The question of dismissal from employment is always a double edged sword. Both sides have rights, even if those rights are not reflected in any legislation current at any given time. I phrase it that way simply because the goal posts keep shifting.
Surely any employer has a right to decide who should and should not be a member of staff? On the other hand, employees are entitled to protection against unethical and/or immoral treatment by employers. How do we balance the needs of both groups and not set up the sort of litigious environment that is depicted by Ms Collier in the article?
We have all heard of situations where employees are terminated a week before their three month trial period ends. Some employers do this routinely: nothing to do with the actual employee’s merit or lack thereof. Women terminated or made redundant just because they became pregnant (yes, it still happens). Fred fired simply because of interpersonal friction.
Actually, the last is a valid reason, in my personal view. However, assuming there are not other reasons to terminate Fred, the employer should at least act responsibly and ensure Fred is not impacted negatively (i.e. about to become long-term unemployed). One thing a workplace needs to be is a pleasant place to spend eight plus hours a day. We don’t have to love our fellow employees, but at least we should be able to get along with them. If there is one employee who just doesn’t “fit” and that impacts the whole team or work environment, then it is logical that the employer should be able to resolve that situation with impunity. And, I venture to suggest, responsibility toward the employee. After all, the employer made the hiring decision – if the employer got that wrong, that is not the employee’s fault.

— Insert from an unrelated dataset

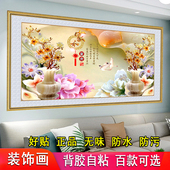 迎客松壁画客厅装 饰画沙发背景墙贴纸流水生财山水画风景贴画墙贴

If the figures in the article are accurate, I do have to wonder about a 63% increase in unfair dismissal applications. It indicates something is slightly amiss somewhere. Or is it a case of something was amiss and correcting that has lead to the increase? I don’t know the answer, but I agree that as a nation we need to know the answer.
I am not too keen on the “fire at will” principle. We see it at work in the USA and it doesn’t work too well over there. Why would it work well here? A modified version with adequate safeguards might, but what do those safeguards need to be?
This is not something that should be subject to the party line. There should be a bi-partisan approach to this so Australia can get some industrial relations laws in place that can stay in place and not change every time there is an election. We need to stop shifting the goal posts every five minutes.